For an article I’m writing, I wanted to do a simple diagram that would illustrate the swaps needed to sort a one dimensional array using various sort algorithms. My idea is to visually show the complexity difference between an insertion sort, and a bin sort. Specifically the O(n^2) vs. O(n + K) complexity.
Now, I have Adobe Photoshop and Illustrator, so should be able to do something reasonable using those tools. I boot up Illustrator, and I do a first attempt in about ten minutes.
Not terrible, but not really clear what is going on, and the lines are all kind of wobbly. The array is crappy looking as well. This is just something I did using the pencil tool, basically drawing the lines in freehand and adding arrowheads.
My feeling here is that I want to be able to generate the diagram algorithmically, the same way I did for the “Random Scattering” article – draw it on screen, and generate XML that can be loaded into illustrator for final (post) editing. But I also worry I’m missing something obvious, so I resolve to spend at least half an hour or so looking for ways to make something nice in Illustrator.
First – How do I get a nice row of boxes? Let’s start with one box: Use the box tool to draw one, and edit the W and H manually to 30 pts. Hmm, then I discover the grid tool, and I immediately think that my copy of Illustrator CS2 is chock full of bugs and I can’t figure out how to draw anything in it without everything exploding, but eventually figure out all was working fine, I was just drawing with an invisible brush. ha! So I figure some stuff out an after 15 minutes or so come up with:
Pretty nice and clean, with good clear curves, but missing rather a lot of lines. Yup, I got bored after drawing a few lines. You see for an insertion sort to work, there will be N*N compares and approx N*ln(N) swaps, which would be 20*3 =60 lines if I just draw the swaps, and drawing in all N*N (400) compares would be a bit redundant. [Actually it’s not N*N, it’s N*(N-1)/2, so only 190, but still]

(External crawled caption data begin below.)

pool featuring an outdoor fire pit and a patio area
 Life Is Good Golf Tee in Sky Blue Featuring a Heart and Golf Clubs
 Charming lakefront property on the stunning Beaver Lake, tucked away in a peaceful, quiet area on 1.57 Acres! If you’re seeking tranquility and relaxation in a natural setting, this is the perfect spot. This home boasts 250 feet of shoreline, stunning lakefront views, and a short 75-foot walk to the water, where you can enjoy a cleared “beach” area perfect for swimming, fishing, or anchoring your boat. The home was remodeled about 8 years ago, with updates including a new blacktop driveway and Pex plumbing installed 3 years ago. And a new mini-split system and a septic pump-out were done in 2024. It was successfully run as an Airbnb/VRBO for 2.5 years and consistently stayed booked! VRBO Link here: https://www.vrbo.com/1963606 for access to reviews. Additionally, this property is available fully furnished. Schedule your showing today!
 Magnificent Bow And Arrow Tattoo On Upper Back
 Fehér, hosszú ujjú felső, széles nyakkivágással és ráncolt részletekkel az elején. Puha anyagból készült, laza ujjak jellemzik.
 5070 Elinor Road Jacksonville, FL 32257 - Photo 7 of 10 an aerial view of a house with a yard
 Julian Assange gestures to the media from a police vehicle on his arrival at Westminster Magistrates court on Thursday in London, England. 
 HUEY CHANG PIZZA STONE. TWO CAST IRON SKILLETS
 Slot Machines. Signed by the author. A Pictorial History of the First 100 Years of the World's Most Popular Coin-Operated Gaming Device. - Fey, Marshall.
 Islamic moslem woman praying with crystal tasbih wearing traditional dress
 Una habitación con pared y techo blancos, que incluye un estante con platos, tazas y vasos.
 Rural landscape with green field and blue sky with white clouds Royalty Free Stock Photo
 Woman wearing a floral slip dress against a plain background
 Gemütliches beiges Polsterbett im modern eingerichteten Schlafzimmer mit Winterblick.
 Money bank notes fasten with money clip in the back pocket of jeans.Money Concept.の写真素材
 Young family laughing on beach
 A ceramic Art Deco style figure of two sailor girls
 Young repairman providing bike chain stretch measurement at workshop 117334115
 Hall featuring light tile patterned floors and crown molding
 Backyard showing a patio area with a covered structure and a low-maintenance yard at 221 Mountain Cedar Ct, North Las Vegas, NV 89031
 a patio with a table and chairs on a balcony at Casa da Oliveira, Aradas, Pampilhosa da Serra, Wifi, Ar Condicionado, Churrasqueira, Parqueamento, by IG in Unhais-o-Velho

But what I really want is to generate the diagram automatically. I’d also want nice arrow heads. One thing that really bugs me about Illustrator is whenever I’ve tried to do arrow heads, it just put them so the MIDDLE of the arrowhead is at the end of the line, when what I want is for the tip of the arrow head to be at the end of the line. So if I just add Filter/(Illustrator Filters) Add Arrowheads/ Arrowhead 3, it comes out like this:
I want the arrowhead to point to something, not past it!!!! And what’s not helping is my Illustrator “help” is broken. Hmm, I wonder if I forgot to download it or something. Anyway – you can see why they do this – paths (the line) are arbitrarily wide, and arrowhead taper to a point, so if the arrowhead ended where the path did, then the point of the arrow would become blunt. But then how do I get an arrow where the point ends up at a particular place. It seems like illustrator is useless for this – even just as a basis for automating a diagram, and I should perhaps re-visit some other boxes+arrows software. Like: Smartdraw, which I actually own a copy of (Version 7, and it’s now at version 11). I’ll try the free demo. I should also try Openoffice and InkScape.
well, that’s the quick and dirty SmartDraw version.
I’m thinking that SVG is the way to go. That’s what I used in the Scatter article. Inkscape is native SVG, so might work out. AI can also import SVG (but SmartDraw, apparently, cannot)
Hmm, Inkscape seems quite reasonably compact in its boxes and arrows. But AI seems to have a problem exporting the SVG created by inkscape – specifically paths with control points seem to just vanish. However, since the export to PDF still works fine, I’m thinking it should be okay.
Here’s a quick test exported from InkScape, which should be fairly easy to generate.
And, Bingo, a few hours later I get the bare bones of the SVG exporting library working, and generate this:
That’s just 40 boxes, each one is randomly linked to four boxes ahead of it. I should really make it so it actually sorts some random numbers, and shows all the swaps needed. Use differing colors for the Nth swap.
Here’s the basic swapping:
A bit odd – there seems no good reason why some entries would had more swaps than others. Interesting, when you look at the big picture – see how the initial passes, EVEN THOUGH THEY COMPARE MORE SLOTS, have far fewer swaps than the later passes that have half as many comparisons.
Very interesting. This method of swapping whenever we find a pair out of order is having the effect of pumping the low numbers into the second half of the array. Normally I would keep the index of the highest found so far, and only swap the highest one found. That would obviously be better than this method as it would avoid the pumping, and only have one swap per pass. But it’s still quite bad in that it requires N*(N-1)/2 compares.
So I’m sidetracking here, wondering if we could actually use the “always swap” method, but modify it slightly, so instead of swapping our top value I with J, we instead rotate I >> I+1 >> J (hence J >> I). Hmm, the problem swap is never the first one. The key here is to use some of the information we have. We know than in the second swap, we want the value that is currently top remain. Obviously this is just going to approach quicksort, but there might be some interesting optimization’s tailored for specific sized sets of data.